Sebelumnya, sudah ada
beberapa negara yang menerapkan full
day school. Justru konsep ini diusung oleh negara-negara maju lho, smart buddies! Ada Singapura,
Korea Selatan, Cina, Jepang, Taiwan, Inggris, Amerika Serikat, Prancis,
Spanyol, dan Jerman.
Melihat respon
masyarakat, Muhadjir menanggapi dengan positif. Justru hal ini membuktikan
bahwa masyarakat bersikap kritis. Hingga kini, ide full day school ini masih dalam proses pengkajian. Juga,
disosialisasikan di berbagai sekolah, mulai pusat hingga ke daerah-daerah
sambil melihat respon masyarakat. Sekali lagi, ini baru gagasan yang
dilemparkan ke masyarakat. Masukan dari masyarakat juga akan menyempurnakan
program pendidikan yang akan beliau canangkan. Jika nanti ditemukan lebih
banyak kelemahan, maka program ini tidak akan dijalankan.

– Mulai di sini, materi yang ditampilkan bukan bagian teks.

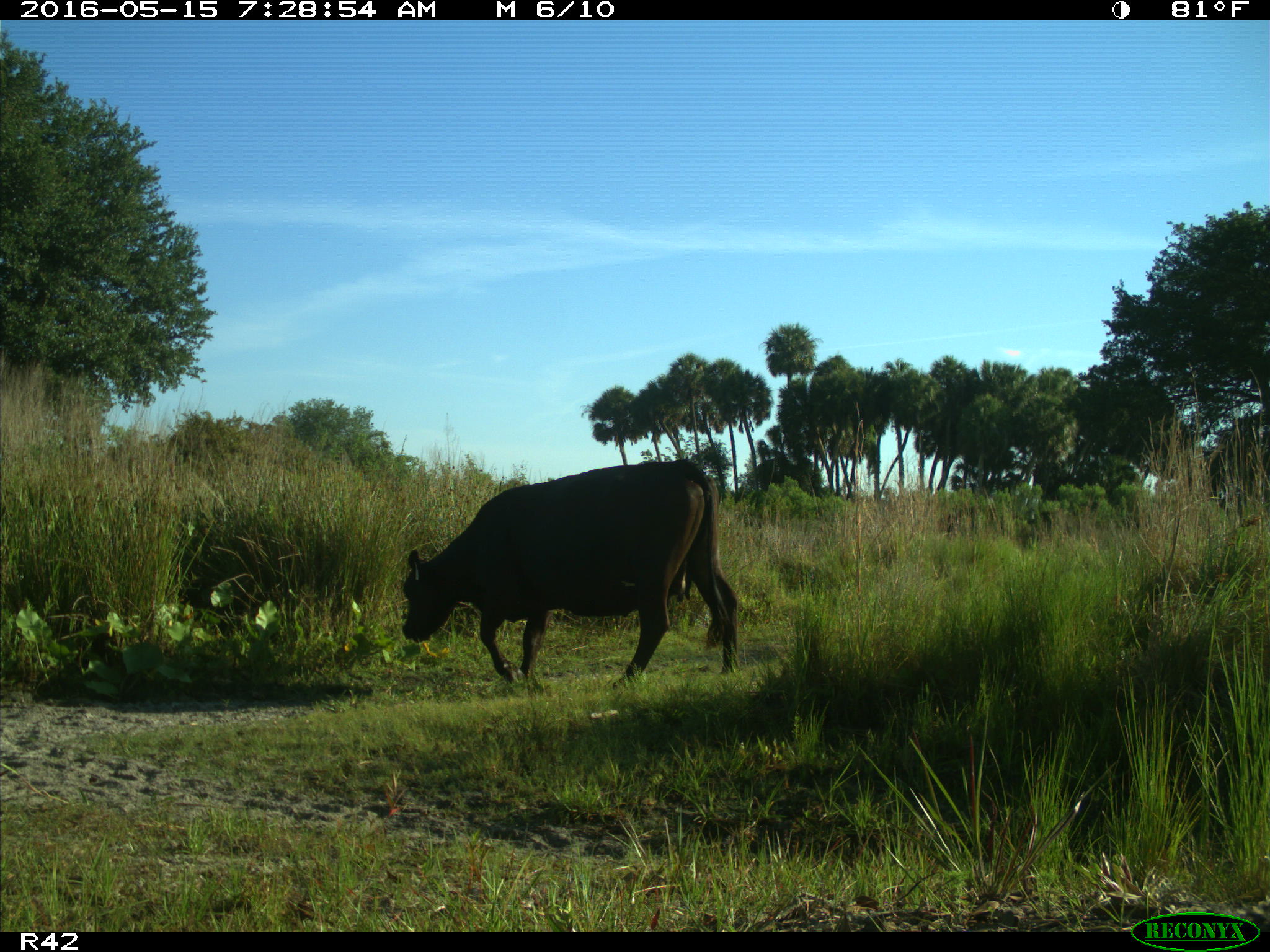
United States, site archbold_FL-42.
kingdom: Animalia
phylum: Chordata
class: Mammalia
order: Artiodactyla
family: Bovidae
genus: Bos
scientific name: Bos taurus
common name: domestic cow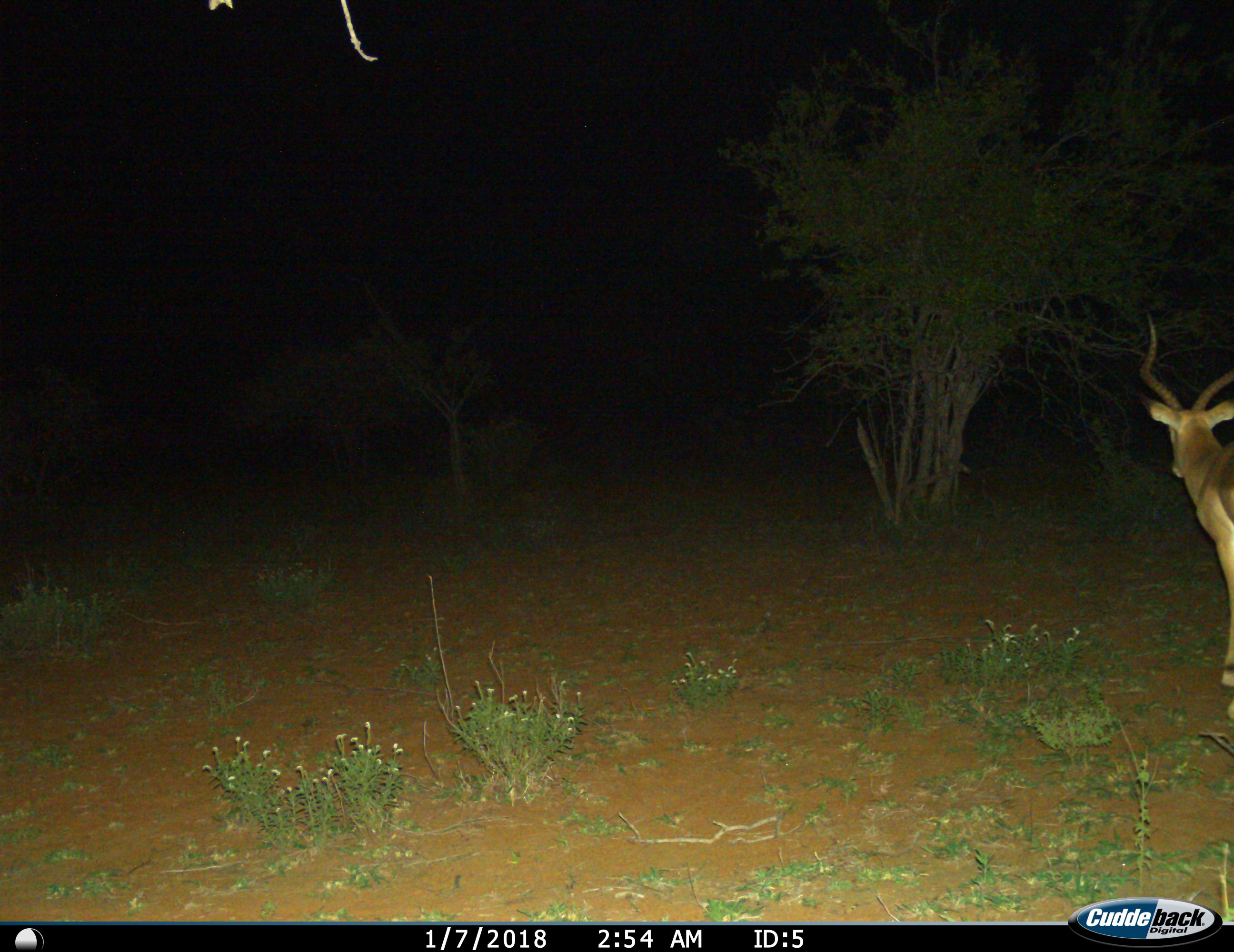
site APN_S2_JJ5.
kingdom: Animalia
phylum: Chordata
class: Mammalia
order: Artiodactyla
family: Bovidae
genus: Aepyceros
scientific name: Aepyceros melampus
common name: impala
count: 1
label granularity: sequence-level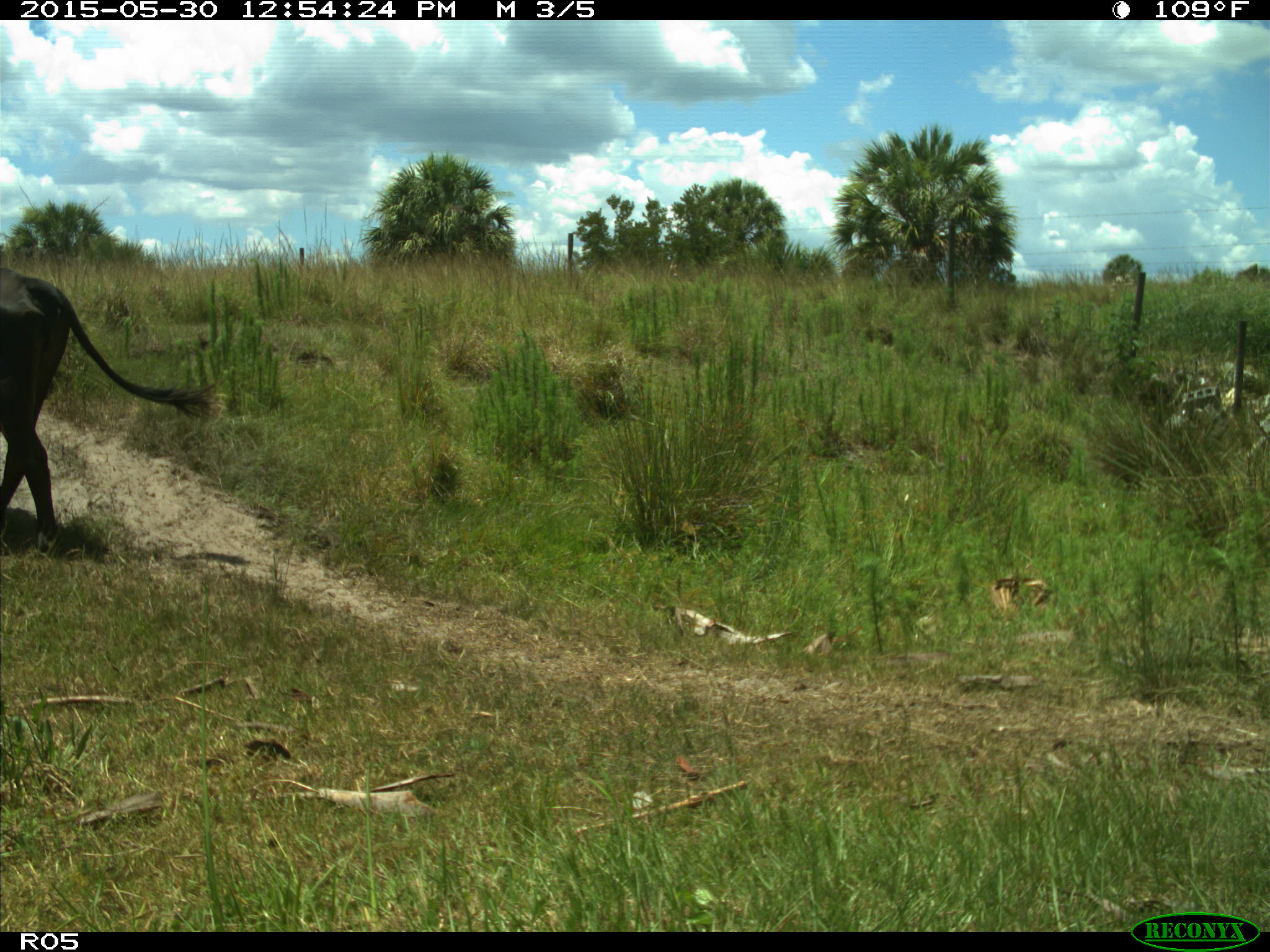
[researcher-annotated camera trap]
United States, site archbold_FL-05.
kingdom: Animalia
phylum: Chordata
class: Mammalia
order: Artiodactyla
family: Bovidae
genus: Bos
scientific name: Bos taurus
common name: domestic cow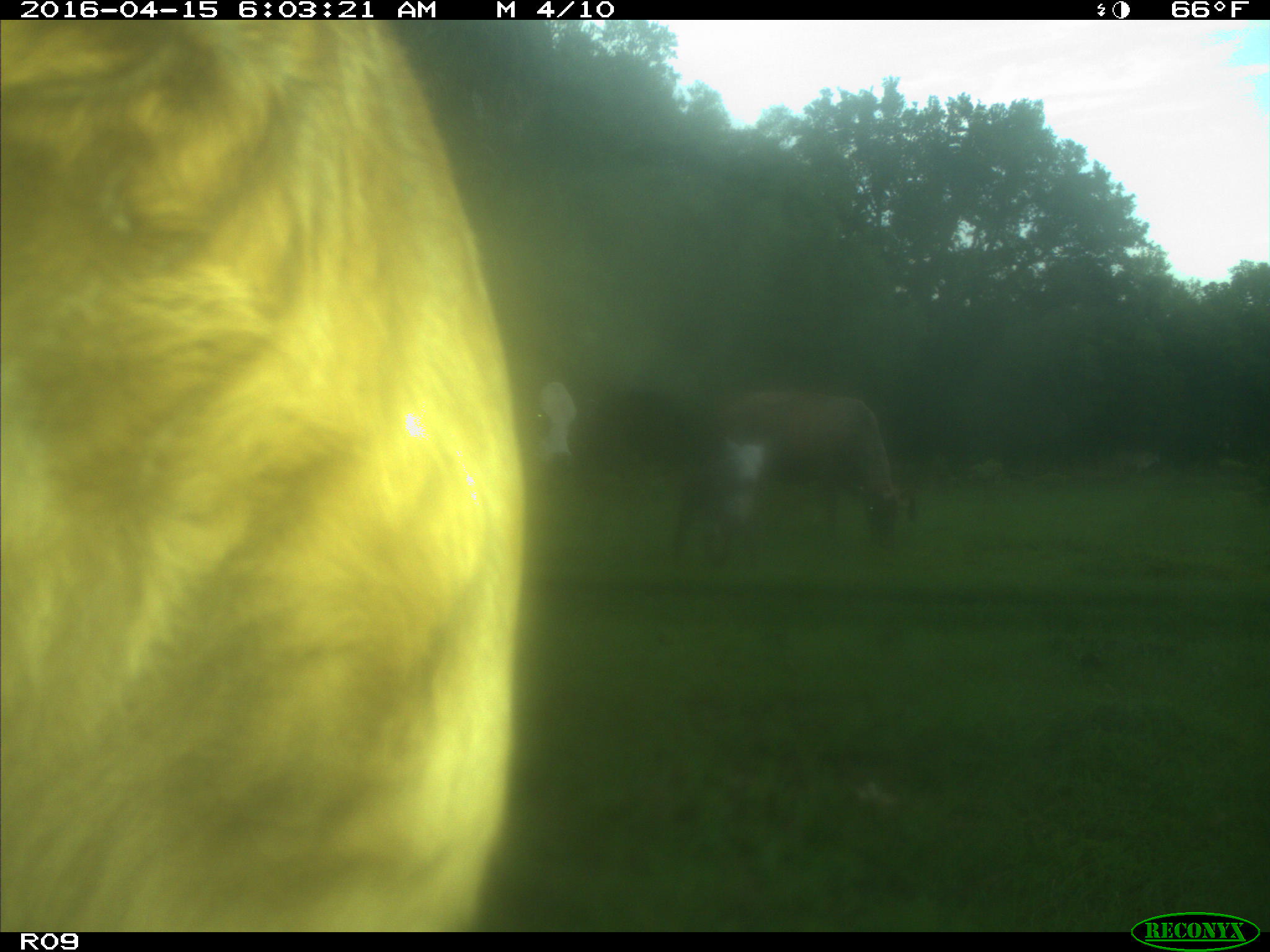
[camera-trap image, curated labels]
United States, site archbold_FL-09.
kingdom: Animalia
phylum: Chordata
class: Mammalia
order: Artiodactyla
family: Bovidae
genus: Bos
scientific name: Bos taurus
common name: domestic cow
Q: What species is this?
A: Bos taurus (domestic cow).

Mungkin jika dikemas
dengan tepat dan ramah anak, konsep ini dapat berjalan dengan baik. Sarana menunjang,
tenaga pendidik yang berkualitas dan sejahtera, serta tidak menyamaratakan
seluruh jenjang dan geografis. Kemudian, kemajuan teknologi pendidikan pun
dapat memaksimalkan fungsi untuk memajukan sekolah ke depannya. Kombinasi
antara fasilitas dan sistem pendidikan dapat menjalankan peran dan fungsinya
secara efektif. Dengan demikian, label full day tidak sebatas pada namanya saja. Namun dibuktikan
dengan proses pendidikan yang dikelola sesuai tujuan dan amanah undang-undang.